***** MATERIAL FOR THIS TASK *****

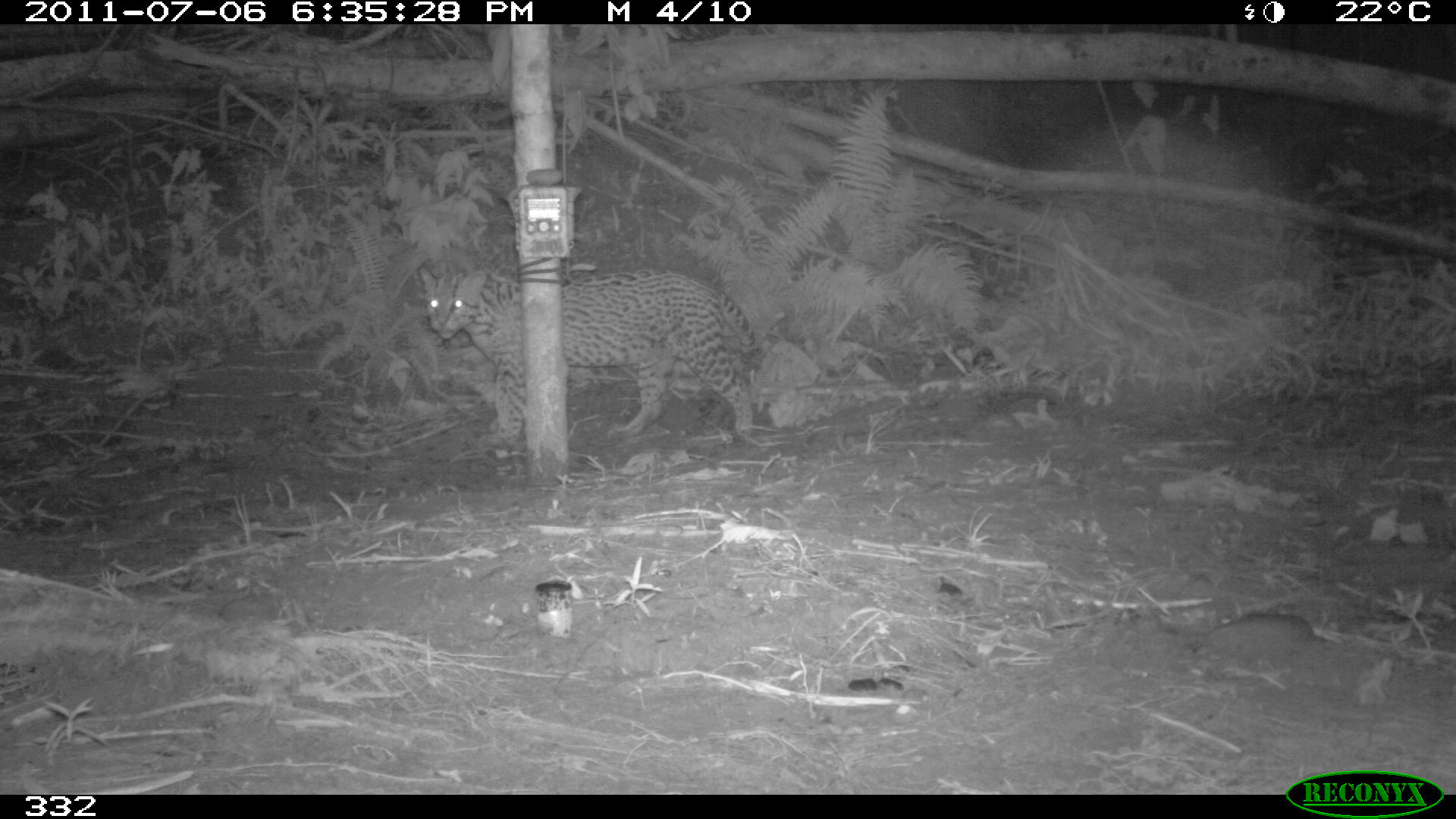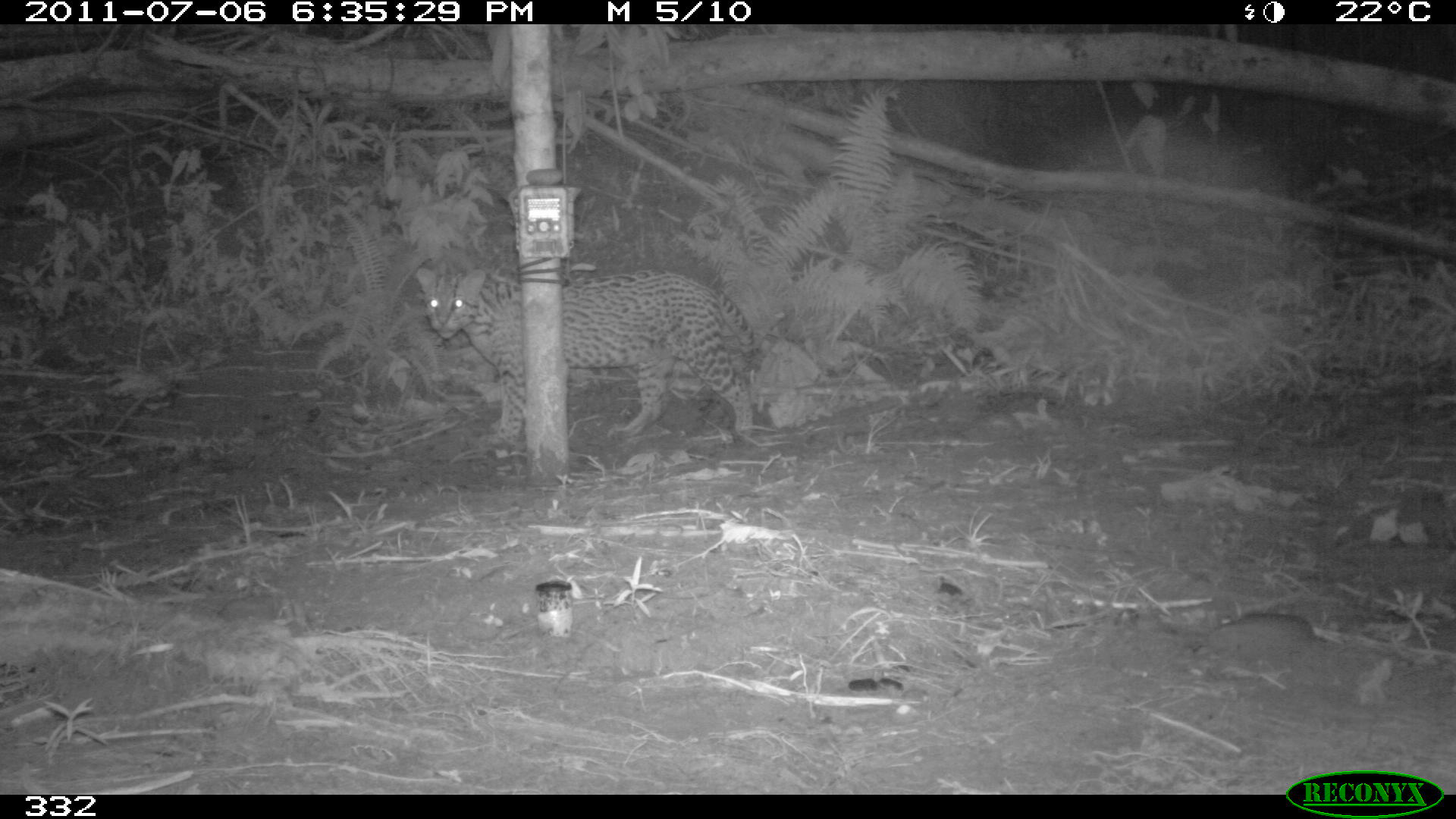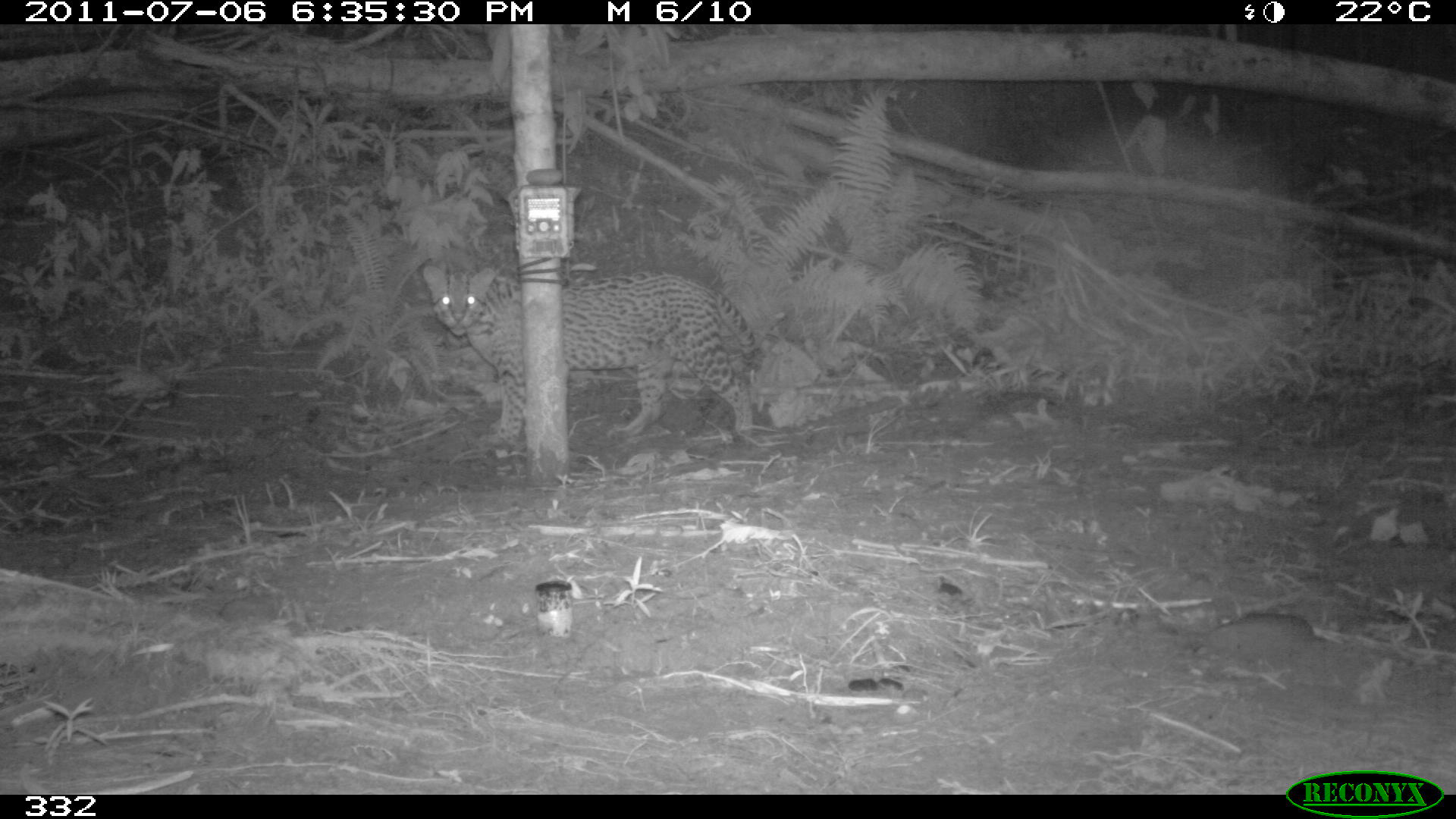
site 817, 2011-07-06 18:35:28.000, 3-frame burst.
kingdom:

*****
***** MATERIAL FOR THIS TASK *****

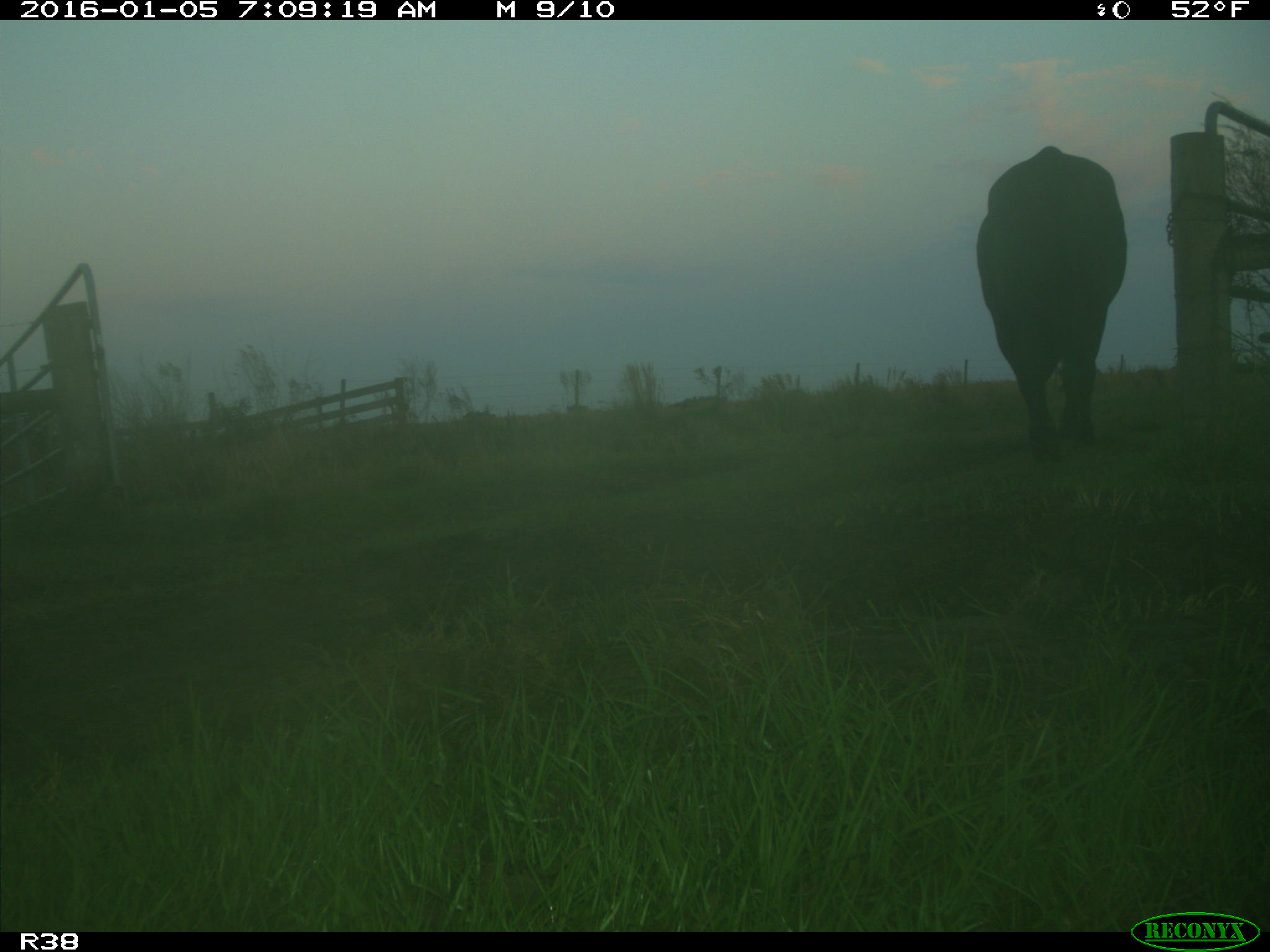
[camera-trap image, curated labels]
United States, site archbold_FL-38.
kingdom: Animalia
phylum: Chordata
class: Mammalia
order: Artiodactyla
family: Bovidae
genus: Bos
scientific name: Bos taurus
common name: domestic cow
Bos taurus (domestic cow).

*****
***** MATERIAL FOR THIS TASK *****

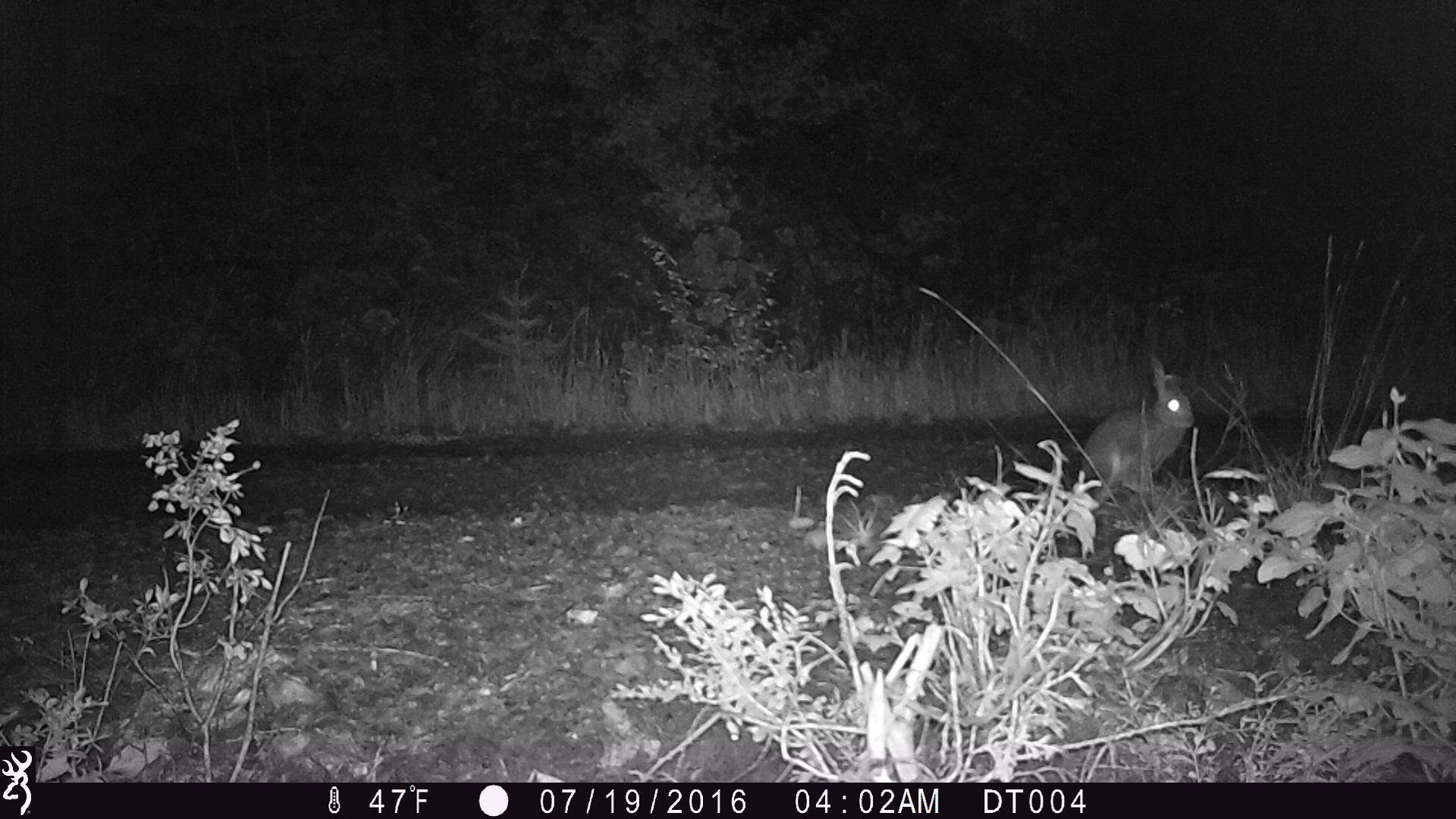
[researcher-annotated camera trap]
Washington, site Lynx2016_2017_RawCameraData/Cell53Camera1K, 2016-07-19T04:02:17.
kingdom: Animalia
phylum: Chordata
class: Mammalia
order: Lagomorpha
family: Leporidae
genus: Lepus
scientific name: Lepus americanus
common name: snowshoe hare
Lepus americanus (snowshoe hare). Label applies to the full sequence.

*****

PROBLEM STATEMENT
Copy all lines of the records in which the string "trap" can be found.

YOUR RESPONSE
[camera-trap image, curated labels]
[researcher-annotated camera trap]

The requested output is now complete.